What the exercise asks. Could you extract every entry below and reproduce it exactly?

[Start Input for this task]

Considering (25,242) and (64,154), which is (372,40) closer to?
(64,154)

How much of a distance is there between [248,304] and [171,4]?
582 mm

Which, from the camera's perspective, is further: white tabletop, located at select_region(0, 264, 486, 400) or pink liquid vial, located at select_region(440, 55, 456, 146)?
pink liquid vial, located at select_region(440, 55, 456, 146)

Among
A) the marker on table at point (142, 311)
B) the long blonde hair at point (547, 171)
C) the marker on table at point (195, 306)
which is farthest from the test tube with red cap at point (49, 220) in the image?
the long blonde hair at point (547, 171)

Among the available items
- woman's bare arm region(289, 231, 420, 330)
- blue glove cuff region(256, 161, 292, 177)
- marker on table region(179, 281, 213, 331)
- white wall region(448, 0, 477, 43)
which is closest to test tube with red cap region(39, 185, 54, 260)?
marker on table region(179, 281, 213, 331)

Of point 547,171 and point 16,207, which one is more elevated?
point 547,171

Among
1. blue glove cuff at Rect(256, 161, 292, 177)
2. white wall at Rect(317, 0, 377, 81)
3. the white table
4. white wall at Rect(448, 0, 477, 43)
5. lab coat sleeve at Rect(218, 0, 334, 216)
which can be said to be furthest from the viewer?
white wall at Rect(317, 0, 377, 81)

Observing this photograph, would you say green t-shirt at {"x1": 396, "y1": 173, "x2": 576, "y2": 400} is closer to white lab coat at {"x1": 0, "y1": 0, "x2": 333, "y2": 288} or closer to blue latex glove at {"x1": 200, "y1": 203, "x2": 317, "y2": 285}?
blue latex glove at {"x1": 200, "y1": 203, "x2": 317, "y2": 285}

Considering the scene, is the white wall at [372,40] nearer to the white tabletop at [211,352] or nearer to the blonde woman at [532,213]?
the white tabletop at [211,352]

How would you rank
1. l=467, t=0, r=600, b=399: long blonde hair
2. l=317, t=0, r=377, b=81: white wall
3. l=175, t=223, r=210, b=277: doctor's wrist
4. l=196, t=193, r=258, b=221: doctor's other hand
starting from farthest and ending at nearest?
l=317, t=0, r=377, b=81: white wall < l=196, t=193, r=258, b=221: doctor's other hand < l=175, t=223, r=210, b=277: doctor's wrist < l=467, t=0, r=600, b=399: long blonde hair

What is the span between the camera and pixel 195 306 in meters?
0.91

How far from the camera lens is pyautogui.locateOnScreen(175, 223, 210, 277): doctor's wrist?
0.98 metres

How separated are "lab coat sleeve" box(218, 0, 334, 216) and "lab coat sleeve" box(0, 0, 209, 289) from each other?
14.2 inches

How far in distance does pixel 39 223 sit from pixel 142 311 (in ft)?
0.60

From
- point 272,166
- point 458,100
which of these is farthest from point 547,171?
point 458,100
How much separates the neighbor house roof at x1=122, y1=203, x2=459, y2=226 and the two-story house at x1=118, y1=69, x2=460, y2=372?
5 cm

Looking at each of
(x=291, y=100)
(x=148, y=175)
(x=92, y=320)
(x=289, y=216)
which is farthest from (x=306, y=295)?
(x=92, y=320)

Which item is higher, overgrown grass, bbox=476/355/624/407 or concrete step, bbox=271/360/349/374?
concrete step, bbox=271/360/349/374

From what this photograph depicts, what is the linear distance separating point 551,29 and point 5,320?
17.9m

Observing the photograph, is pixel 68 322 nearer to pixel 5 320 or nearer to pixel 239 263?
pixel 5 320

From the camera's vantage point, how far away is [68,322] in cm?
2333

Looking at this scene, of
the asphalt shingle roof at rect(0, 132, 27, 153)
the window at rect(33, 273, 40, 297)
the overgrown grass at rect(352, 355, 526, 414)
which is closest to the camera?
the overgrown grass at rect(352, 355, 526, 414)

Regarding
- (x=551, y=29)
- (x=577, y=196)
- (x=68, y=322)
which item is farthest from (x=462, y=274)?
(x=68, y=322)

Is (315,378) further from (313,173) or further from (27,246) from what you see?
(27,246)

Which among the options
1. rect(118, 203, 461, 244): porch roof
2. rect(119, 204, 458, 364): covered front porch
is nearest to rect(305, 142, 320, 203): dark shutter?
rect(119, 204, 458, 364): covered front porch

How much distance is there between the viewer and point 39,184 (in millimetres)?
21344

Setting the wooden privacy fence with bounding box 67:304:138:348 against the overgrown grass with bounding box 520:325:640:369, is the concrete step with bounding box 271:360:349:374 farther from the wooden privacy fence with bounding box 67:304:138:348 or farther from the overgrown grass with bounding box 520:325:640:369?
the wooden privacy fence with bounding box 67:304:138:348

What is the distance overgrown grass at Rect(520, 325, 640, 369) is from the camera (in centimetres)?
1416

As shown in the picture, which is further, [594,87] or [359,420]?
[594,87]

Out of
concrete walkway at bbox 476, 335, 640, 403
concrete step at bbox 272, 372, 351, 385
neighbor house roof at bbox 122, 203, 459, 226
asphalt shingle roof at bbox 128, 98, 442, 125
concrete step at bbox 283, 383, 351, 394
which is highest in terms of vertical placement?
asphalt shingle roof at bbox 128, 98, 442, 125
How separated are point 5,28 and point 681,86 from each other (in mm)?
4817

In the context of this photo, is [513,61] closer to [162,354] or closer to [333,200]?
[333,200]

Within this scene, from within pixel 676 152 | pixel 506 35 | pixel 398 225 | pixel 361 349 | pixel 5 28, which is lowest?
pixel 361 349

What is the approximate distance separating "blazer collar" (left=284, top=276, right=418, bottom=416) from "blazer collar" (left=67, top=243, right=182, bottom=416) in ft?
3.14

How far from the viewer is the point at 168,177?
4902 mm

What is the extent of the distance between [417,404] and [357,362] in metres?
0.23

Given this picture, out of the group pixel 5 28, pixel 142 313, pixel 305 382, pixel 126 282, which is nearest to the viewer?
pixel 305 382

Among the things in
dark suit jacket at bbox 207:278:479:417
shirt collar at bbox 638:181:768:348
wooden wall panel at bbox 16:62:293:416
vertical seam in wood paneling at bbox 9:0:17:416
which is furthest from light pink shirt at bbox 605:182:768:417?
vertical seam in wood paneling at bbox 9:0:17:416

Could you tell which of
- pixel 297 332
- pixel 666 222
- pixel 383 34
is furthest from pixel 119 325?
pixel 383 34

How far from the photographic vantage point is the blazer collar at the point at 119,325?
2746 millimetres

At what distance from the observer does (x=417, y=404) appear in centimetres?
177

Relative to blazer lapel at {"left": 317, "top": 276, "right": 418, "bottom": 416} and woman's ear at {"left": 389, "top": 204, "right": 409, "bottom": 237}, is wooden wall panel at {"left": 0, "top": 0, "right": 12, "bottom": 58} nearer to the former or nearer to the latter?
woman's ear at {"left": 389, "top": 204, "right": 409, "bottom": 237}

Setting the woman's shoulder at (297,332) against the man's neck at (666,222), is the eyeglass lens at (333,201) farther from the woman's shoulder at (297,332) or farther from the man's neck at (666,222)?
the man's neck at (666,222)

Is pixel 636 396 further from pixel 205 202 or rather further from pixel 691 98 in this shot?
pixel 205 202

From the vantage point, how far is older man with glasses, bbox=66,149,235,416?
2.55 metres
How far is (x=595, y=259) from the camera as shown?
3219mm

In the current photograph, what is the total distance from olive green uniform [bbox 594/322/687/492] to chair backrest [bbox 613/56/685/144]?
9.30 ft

[End Input for this task]

Right answer.
Considering (25,242) and (64,154), which is (372,40) closer to?
(64,154)

How much of a distance is there between [248,304] and [171,4]?
582 mm

Which, from the camera's perspective, is further: white tabletop, located at select_region(0, 264, 486, 400) or pink liquid vial, located at select_region(440, 55, 456, 146)?
pink liquid vial, located at select_region(440, 55, 456, 146)

Among
A) the marker on table at point (142, 311)
B) the long blonde hair at point (547, 171)
C) the marker on table at point (195, 306)
which is farthest from the test tube with red cap at point (49, 220) in the image?
the long blonde hair at point (547, 171)

Among the available items
- woman's bare arm region(289, 231, 420, 330)
- blue glove cuff region(256, 161, 292, 177)
- marker on table region(179, 281, 213, 331)
- white wall region(448, 0, 477, 43)
which is closest to test tube with red cap region(39, 185, 54, 260)?
marker on table region(179, 281, 213, 331)

Of point 547,171 and point 16,207, which one is more elevated?
point 547,171

Among
1. blue glove cuff at Rect(256, 161, 292, 177)
2. white wall at Rect(317, 0, 377, 81)
3. the white table
4. white wall at Rect(448, 0, 477, 43)
5. lab coat sleeve at Rect(218, 0, 334, 216)
which can be said to be furthest from the viewer?
white wall at Rect(317, 0, 377, 81)

Observing this photograph, would you say green t-shirt at {"x1": 396, "y1": 173, "x2": 576, "y2": 400} is closer to white lab coat at {"x1": 0, "y1": 0, "x2": 333, "y2": 288} or closer to blue latex glove at {"x1": 200, "y1": 203, "x2": 317, "y2": 285}?
blue latex glove at {"x1": 200, "y1": 203, "x2": 317, "y2": 285}

Considering the scene, is the white wall at [372,40] nearer to the white tabletop at [211,352] or nearer to the blonde woman at [532,213]?
the white tabletop at [211,352]

How would you rank
1. l=467, t=0, r=600, b=399: long blonde hair
2. l=317, t=0, r=377, b=81: white wall
3. l=175, t=223, r=210, b=277: doctor's wrist
4. l=196, t=193, r=258, b=221: doctor's other hand
starting from farthest and ending at nearest?
l=317, t=0, r=377, b=81: white wall < l=196, t=193, r=258, b=221: doctor's other hand < l=175, t=223, r=210, b=277: doctor's wrist < l=467, t=0, r=600, b=399: long blonde hair

What is the span between the camera and pixel 195 306 in meters?
0.91

How far from the camera lens is pyautogui.locateOnScreen(175, 223, 210, 277): doctor's wrist?
0.98 metres

How separated are "lab coat sleeve" box(218, 0, 334, 216) and "lab coat sleeve" box(0, 0, 209, 289) from each other?
14.2 inches

How far in distance does pixel 39 223 sit from pixel 142 311 (in ft)?
0.60

From
- point 272,166
- point 458,100
which of these is farthest from point 547,171?
point 458,100
How much separates the neighbor house roof at x1=122, y1=203, x2=459, y2=226 and the two-story house at x1=118, y1=69, x2=460, y2=372?
5 cm

Looking at each of
(x=291, y=100)
(x=148, y=175)
(x=92, y=320)
(x=289, y=216)
which is farthest from (x=306, y=295)?
(x=92, y=320)

Which item is higher, overgrown grass, bbox=476/355/624/407 or concrete step, bbox=271/360/349/374?
concrete step, bbox=271/360/349/374

From what this photograph depicts, what is the linear distance separating point 551,29 and point 5,320?
17.9m

Observing the photograph, is pixel 68 322 nearer to pixel 5 320 or nearer to pixel 239 263?
pixel 5 320

From the camera's vantage point, how far away is [68,322] in cm?
2333

Looking at this scene, of
the asphalt shingle roof at rect(0, 132, 27, 153)
the window at rect(33, 273, 40, 297)
the overgrown grass at rect(352, 355, 526, 414)
which is closest to the camera?
the overgrown grass at rect(352, 355, 526, 414)

Regarding
- (x=551, y=29)
- (x=577, y=196)
- (x=68, y=322)
which item is farthest from (x=462, y=274)?
(x=68, y=322)

Is (315,378) further from (313,173) or further from (27,246) from what you see?
(27,246)

Which among the options
1. rect(118, 203, 461, 244): porch roof
2. rect(119, 204, 458, 364): covered front porch
is nearest to rect(305, 142, 320, 203): dark shutter?
rect(119, 204, 458, 364): covered front porch

How much distance is there between the viewer and point 39,184 (in millimetres)?
21344

Setting the wooden privacy fence with bounding box 67:304:138:348 against the overgrown grass with bounding box 520:325:640:369, is the concrete step with bounding box 271:360:349:374 farther from the wooden privacy fence with bounding box 67:304:138:348 or farther from the overgrown grass with bounding box 520:325:640:369?
the wooden privacy fence with bounding box 67:304:138:348

What is the distance overgrown grass at Rect(520, 325, 640, 369) is from the camera (in centimetres)?
1416

As shown in the picture, which is further, [594,87] or [359,420]?
[594,87]

Out of
concrete walkway at bbox 476, 335, 640, 403
concrete step at bbox 272, 372, 351, 385
neighbor house roof at bbox 122, 203, 459, 226
asphalt shingle roof at bbox 128, 98, 442, 125
concrete step at bbox 283, 383, 351, 394
which is highest in terms of vertical placement?
asphalt shingle roof at bbox 128, 98, 442, 125
How separated are point 5,28 and point 681,86 from each other (in mm)?
4817

In the context of this photo, is [513,61] closer to [162,354] or closer to [333,200]?
[333,200]

Within this scene, from within pixel 676 152 | pixel 506 35 | pixel 398 225 | pixel 361 349 | pixel 5 28, which is lowest?
pixel 361 349

What is the approximate distance separating "blazer collar" (left=284, top=276, right=418, bottom=416) from "blazer collar" (left=67, top=243, right=182, bottom=416) in ft?
3.14

How far from the viewer is the point at 168,177?
4902 mm

What is the extent of the distance between [417,404] and [357,362] in metres?
0.23

Given this picture, out of the group pixel 5 28, pixel 142 313, pixel 305 382, pixel 126 282, which is nearest to the viewer?
pixel 305 382

Among the things in
dark suit jacket at bbox 207:278:479:417
shirt collar at bbox 638:181:768:348
wooden wall panel at bbox 16:62:293:416
vertical seam in wood paneling at bbox 9:0:17:416
which is furthest from light pink shirt at bbox 605:182:768:417?
vertical seam in wood paneling at bbox 9:0:17:416

Could you tell which of
- pixel 297 332
- pixel 666 222
- pixel 383 34
is furthest from pixel 119 325?
pixel 383 34

How far from the photographic vantage point is the blazer collar at the point at 119,325?
2746 millimetres

At what distance from the observer does (x=417, y=404) appear in centimetres?
177

Relative to blazer lapel at {"left": 317, "top": 276, "right": 418, "bottom": 416} and woman's ear at {"left": 389, "top": 204, "right": 409, "bottom": 237}, is wooden wall panel at {"left": 0, "top": 0, "right": 12, "bottom": 58} nearer to the former or nearer to the latter?
woman's ear at {"left": 389, "top": 204, "right": 409, "bottom": 237}

Setting the woman's shoulder at (297,332) against the man's neck at (666,222), is the eyeglass lens at (333,201) farther from the woman's shoulder at (297,332) or farther from the man's neck at (666,222)?
the man's neck at (666,222)

Is pixel 636 396 further from pixel 205 202 or rather further from pixel 691 98 in this shot?
pixel 205 202

From the vantage point, how far is older man with glasses, bbox=66,149,235,416?
2.55 metres
How far is (x=595, y=259) from the camera as shown?
3219mm

In the current photograph, what is the total distance from olive green uniform [bbox 594/322/687/492] to chair backrest [bbox 613/56/685/144]?
9.30 ft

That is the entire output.